> _Extract to read_:
+ + + + +
Stars collide as Japan welcomes world’s elite

19 Jul 2021
  • Women’s Olympic Football Tournament kicks off on Wednesday

  • Sweden-USA and Japan-Canada among the intriguing opening fixtures

  • Three debutants on show; seventh heaven for 43-year-old Formiga

It’s taken longer than we’d all hoped but, after a year of COVID-enforced waiting and hoping, the world’s best female players are set to once again share the same stage. Two years on from a record-breaking FIFA Women’s World Cup™ in France, Japan will play host to the Women’s Olympic Football Tournament – illuminated by a spectacular, star-studded cast. From Morgan, Martens and Marta to Kerr, Kumagai and Kirby, the dazzling array of talent on show is sure to make for a spellbinding showcase for the women’s game. It promises to start with a bang, too, as the opening matchday pits USA against Sweden, the team that stunned the world champions in the last eight at Rio 2016. There is also an Antipodean derby, a duel between two debutantes and a meeting between the hosts and a team headed by international football’s all-time leading scorer.

Great Britain v Chile Sapporo Dome, 16.30 local time China PR v Brazil Miyagi Stadium 17.00 local time Sweden v USA Tokyo Stadium, 17.30 local time Japan v Canada Sapporo Dome, 19.30 local time Zambia v The Netherlands Miyagi Stadium, 20.00 local time Australia v New Zealand Tokyo Stadium, 20.30 local time

RIO DE JANEIRO, BRAZIL - AUGUST 19: The players and officials of Germany celebrate winning the Olympic Women's Football final between Sweden and Germany at Maracana Stadium on August 19, 2016 in Rio de Janeiro, Brazil. (Photo by Stuart Franklin - FIFA/FIFA via Getty Images)

KEY POINTS

A vacant throne For all the talent that has converged on Tokyo 2020, there is one conspicuous group of absentees: the holders. Germany failed to qualify as a result of their disappointing quarter-final exit at France 2019, becoming the first Women's Olympic champions to miss out on defending their crown since Norway in 2004.

The team to beat USA arrive as clear favourites, and for good reason. Of the six editions of the Women’s Olympic Football Tournament so far, they have topped the podium in four – including three in succession between 2004 and 2012. They also gave an awesome reminder of just why they have won back-to-back FIFA Women’s World Cups in qualifying for these Olympics, blasting through their campaign with 25 goals scored and zero conceded.
+ + + + +
> _Information given_:
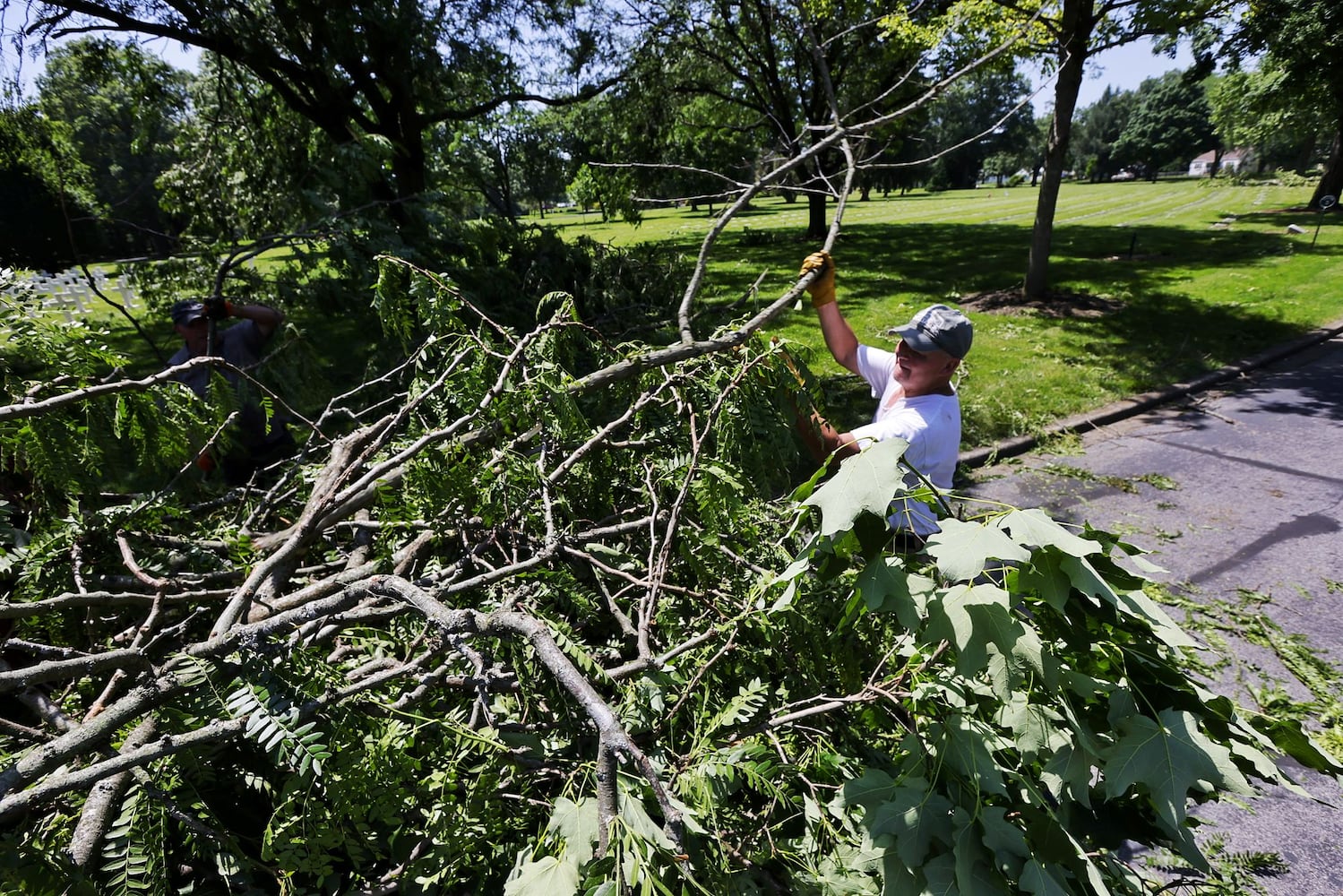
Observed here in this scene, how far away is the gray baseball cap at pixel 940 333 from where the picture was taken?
254 centimetres

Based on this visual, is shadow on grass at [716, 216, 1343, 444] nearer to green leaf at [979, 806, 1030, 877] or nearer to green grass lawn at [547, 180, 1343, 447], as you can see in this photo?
green grass lawn at [547, 180, 1343, 447]

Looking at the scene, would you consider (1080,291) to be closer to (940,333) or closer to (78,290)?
(940,333)

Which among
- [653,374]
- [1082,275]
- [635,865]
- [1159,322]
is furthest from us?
[1082,275]

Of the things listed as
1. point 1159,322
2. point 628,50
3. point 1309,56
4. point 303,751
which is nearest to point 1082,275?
point 1159,322

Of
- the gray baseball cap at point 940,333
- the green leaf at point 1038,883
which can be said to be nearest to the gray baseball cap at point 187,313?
the gray baseball cap at point 940,333

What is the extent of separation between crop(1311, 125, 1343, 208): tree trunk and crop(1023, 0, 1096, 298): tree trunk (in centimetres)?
1863

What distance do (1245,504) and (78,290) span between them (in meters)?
18.2

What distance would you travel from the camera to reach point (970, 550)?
3.47 ft

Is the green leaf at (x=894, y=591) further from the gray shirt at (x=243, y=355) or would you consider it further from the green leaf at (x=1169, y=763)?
the gray shirt at (x=243, y=355)

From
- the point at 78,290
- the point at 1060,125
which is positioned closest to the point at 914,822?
the point at 1060,125

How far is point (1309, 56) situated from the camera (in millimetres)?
18516

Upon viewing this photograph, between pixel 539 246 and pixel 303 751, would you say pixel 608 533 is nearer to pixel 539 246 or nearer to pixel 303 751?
pixel 303 751

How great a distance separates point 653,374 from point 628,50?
1199 cm

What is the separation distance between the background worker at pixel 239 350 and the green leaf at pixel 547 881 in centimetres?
Result: 347
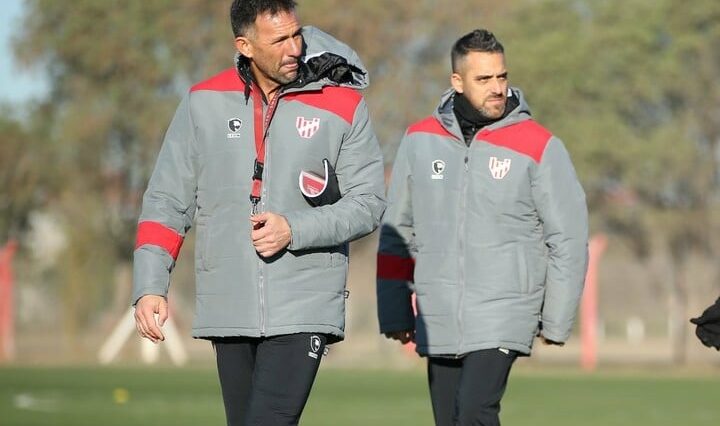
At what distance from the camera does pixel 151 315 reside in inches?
259

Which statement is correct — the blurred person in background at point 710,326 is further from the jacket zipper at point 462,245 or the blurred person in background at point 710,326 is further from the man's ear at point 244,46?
the man's ear at point 244,46

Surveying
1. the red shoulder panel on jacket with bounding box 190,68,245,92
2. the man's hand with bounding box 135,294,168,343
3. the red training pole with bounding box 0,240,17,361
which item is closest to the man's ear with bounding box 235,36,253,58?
the red shoulder panel on jacket with bounding box 190,68,245,92

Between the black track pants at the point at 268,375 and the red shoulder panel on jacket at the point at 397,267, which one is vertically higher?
the red shoulder panel on jacket at the point at 397,267

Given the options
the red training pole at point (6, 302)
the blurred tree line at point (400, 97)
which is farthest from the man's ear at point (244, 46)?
the blurred tree line at point (400, 97)

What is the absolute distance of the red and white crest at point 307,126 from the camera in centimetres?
681

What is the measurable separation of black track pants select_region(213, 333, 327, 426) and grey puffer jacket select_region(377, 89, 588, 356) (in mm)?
1906

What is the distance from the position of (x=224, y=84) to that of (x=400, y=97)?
120ft

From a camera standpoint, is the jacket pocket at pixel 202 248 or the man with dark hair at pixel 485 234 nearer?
the jacket pocket at pixel 202 248

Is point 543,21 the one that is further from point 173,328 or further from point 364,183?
point 364,183

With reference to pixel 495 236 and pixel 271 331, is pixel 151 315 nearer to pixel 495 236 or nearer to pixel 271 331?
pixel 271 331

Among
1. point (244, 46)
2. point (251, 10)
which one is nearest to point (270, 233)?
point (244, 46)

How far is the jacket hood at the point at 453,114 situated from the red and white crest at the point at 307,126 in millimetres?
2056

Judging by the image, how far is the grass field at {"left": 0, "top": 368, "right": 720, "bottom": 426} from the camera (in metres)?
16.7

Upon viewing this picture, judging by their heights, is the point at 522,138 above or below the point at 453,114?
below
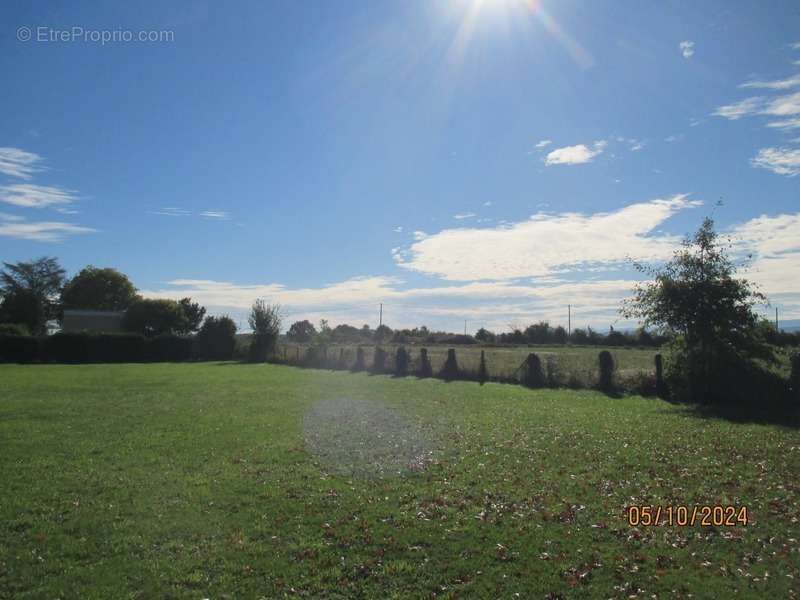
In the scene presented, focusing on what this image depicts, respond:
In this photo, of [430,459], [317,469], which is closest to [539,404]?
[430,459]

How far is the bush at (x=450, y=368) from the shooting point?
1189 inches

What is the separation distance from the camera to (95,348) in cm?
4641

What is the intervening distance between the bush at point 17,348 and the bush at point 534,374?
1561 inches

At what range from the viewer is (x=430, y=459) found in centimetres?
988

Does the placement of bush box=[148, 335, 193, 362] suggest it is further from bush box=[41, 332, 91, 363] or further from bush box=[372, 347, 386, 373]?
bush box=[372, 347, 386, 373]

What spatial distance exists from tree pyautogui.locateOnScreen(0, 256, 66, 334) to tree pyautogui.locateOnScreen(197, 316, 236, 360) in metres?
34.9

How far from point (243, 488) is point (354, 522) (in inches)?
85.8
+ + + + +
Decide whether each statement agrees with the Olympic football preview, answering yes or no and quoting the words of the text that settle it. (a) Germany missed the tournament because they lost in the quarter-finals at France 2019. (b) USA have won three of the six women's Olympic football tournaments held so far. (c) Sweden and USA meet at Tokyo Stadium.

(a) Yes: "Germany failed to qualify as a result of their disappointing quarter-final exit at France 2019"
(b) No: "Of the six editions of the Women’s Olympic Football Tournament so far, they have topped the podium in four"
(c) Yes: "Sweden v USA Tokyo Stadium, 17.30 local time"